By Davide Barbuscia

U.S. Treasury yields dropped on Thursday on concerns over a weakening U.S. labor market, as well as the prospect of more economic uncertainty caused by the government shutdown in Washington and questions over the legality of President Donald Trump’s tariffs.

The U.S. government shutdown, the longest on record, has forced investors to rely on private data in place of the Bureau of Labor Statistics’ monthly jobs report, which was due last Friday but has been frozen by the shutdown. On Thursday, a batch of private labor indicators pointed to a weakening economy, driving Treasury yields lower and boosting expectations for Federal Reserve interest-rate cuts.

U.S. employers announced 153,074 job cuts in October, global outplacement firm Challenger, Gray & Christmas said on Thursday. The job cuts represented a 183% surge and were the highest October total in 22 years, as companies slashed costs and embraced artificial intelligence, signaling a potential shift toward more layoffs.

The Revelio Public Labor Statistics, a privately compiled indicator of the labor market, showed the U.S. economy lost 9,000 jobs in October, predominantly driven by losses in the government sector. The Chicago Fed estimated the U.S. jobless rate likely inched up to 4.4% in October, a four-year high, as hiring slowed and layoffs rose.

“Given the fact that the jobs market has been in a little bit of a lull here, dating back to May, if this is an indication of the near-term direction, it’s a warning for the markets,” said Jim Baird, chief investment officer with Plante Moran Financial Advisors, referring to the Challenger jobs data.

The shutdown, now in its 37th day, added uncertainty to the economic outlook, said Baird, as the longer it lasts, the greater its likely impact on the economy. “Does the sentiment shift in a more negative direction? Do consumers retrench further, particularly if they’re concerned about the overall labor market situation? … It has to be factored in the longer the shutdown lasts.”

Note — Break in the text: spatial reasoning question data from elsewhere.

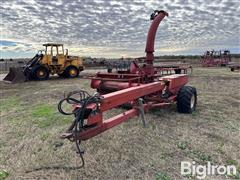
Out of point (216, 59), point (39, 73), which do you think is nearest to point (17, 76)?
point (39, 73)

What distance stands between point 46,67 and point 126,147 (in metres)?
12.3

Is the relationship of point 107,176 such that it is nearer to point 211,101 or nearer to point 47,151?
point 47,151

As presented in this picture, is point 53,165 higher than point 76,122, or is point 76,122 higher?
point 76,122

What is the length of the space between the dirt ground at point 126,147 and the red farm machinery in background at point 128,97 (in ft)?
1.32

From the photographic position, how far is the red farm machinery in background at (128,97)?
9.95 ft

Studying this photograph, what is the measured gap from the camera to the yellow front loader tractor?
14547 millimetres

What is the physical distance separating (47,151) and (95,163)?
0.90 m

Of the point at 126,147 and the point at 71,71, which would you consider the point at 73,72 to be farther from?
the point at 126,147

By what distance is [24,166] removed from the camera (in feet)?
11.2

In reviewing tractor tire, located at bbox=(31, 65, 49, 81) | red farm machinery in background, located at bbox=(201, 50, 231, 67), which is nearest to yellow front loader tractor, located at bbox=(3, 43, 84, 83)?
tractor tire, located at bbox=(31, 65, 49, 81)

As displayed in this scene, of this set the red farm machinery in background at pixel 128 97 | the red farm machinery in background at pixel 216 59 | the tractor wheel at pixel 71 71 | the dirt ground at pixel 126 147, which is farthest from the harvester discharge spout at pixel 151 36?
the red farm machinery in background at pixel 216 59

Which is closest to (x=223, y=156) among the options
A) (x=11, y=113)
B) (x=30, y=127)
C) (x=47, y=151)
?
(x=47, y=151)

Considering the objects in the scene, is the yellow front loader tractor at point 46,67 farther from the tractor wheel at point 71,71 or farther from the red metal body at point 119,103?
the red metal body at point 119,103

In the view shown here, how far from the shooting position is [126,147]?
3.95m
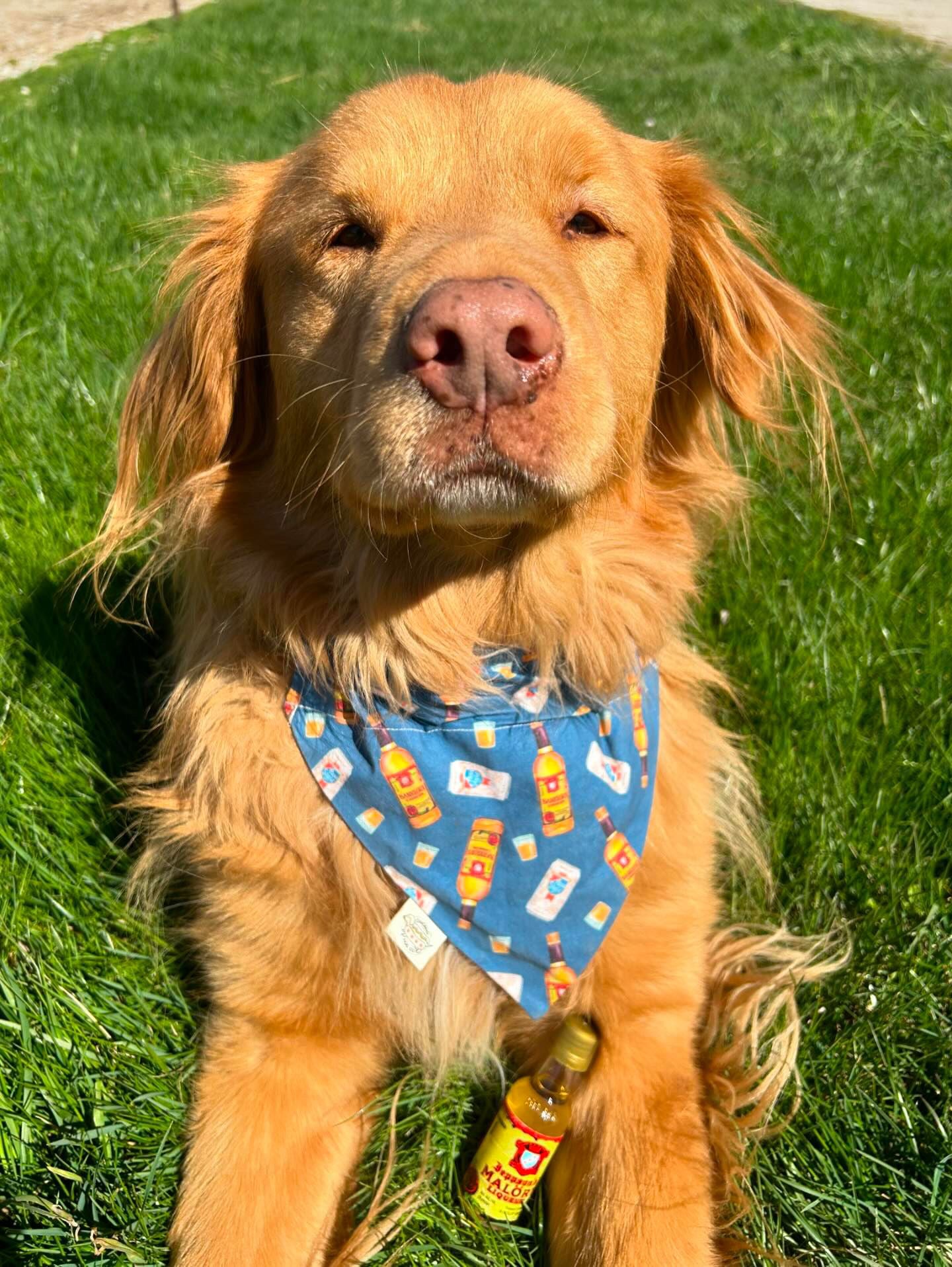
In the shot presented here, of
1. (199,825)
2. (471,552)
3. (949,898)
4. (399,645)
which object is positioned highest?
(471,552)

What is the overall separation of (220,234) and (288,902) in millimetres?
1547

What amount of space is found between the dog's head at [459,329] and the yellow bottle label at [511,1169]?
4.06ft

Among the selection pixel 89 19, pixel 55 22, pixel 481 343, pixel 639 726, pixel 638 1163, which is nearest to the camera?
pixel 481 343

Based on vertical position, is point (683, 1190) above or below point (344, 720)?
below

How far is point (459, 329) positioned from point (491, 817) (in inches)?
42.2

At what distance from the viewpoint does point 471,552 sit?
7.30 ft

Rates futures traders on Thursday assigned a 70% probability that the Fed will cut rates by 25 basis points at its December 9-10 policy meeting, up from 62% on Wednesday, CME Group data showed.

Benchmark 10-year yields US10Y and two-year yields (US2YT=RR) both dropped by about seven basis points to 4.089% and 3.562%, respectively. Further out the yield curve, 30-year yields (US30YT=RR) declined by nearly five bps to 4.686%.

The MOVE index MOVE, a measure of expected volatility in U.S. Treasuries, has risen in recent days but remains close to the four-year low hit at the end of October.

Despite market concerns over a weakening labor market, Chicago Fed President Austan Goolsbee said the lack of official data on inflation during the government shutdown accentuated his caution about cutting rates further. Cleveland Fed President Beth Hammack was similarly cautious about future rate cuts, she said on Thursday, due to ongoing high levels of inflation.

Inflation expectations for the next five years, as measured by the breakeven inflation rate of five-year Treasury Inflation Protected Securities (US5YTIP=RR), have been ticking modestly higher in recent weeks, from 2.315% on October 20 to about 2.4% this week.

SUPREME COURT CONSIDERS TARIFFS CASE

Investors are also assessing the potential impact of a U.S.

“The IEEPA (International Emergency Economic Powers Act) court case kicked off yesterday, and markets quickly priced in a high probability that tariffs will need to be reversed,” said John Madziyire, head of US Treasuries and TIPS at Vanguard.

On the prediction market Kalshi, odds that the Supreme Court would uphold Trump’s tariffs fell to 24% on Thursday from over 30% late on Wednesday.

U.S. Trade Representative Jamieson Greer said on Thursday that some plaintiffs could get a refund in certain situations if the U.S. Supreme Court rules against the tariffs, but the Treasury would have to figure out any payment schedules.

Trump said he would consider a ‘game two’ plan if the Supreme Court rules against the legality of tariffs.

Lower revenue from tariffs could lead to wider government budget deficits and more Treasury debt supply hitting the markets, which would be negative for bonds. At the same time, the prospect that tariffs may be permanently revoked could be positive for Treasuries as it would remove a cause of inflation.

“Early indications from the U.S. Supreme Court indicate skepticism over the legal standing of Trump’s tariffs and the obvious question is whether this is bond-bearish or bullish. Yes, both,” BMO Capital Markets analysts said in a note.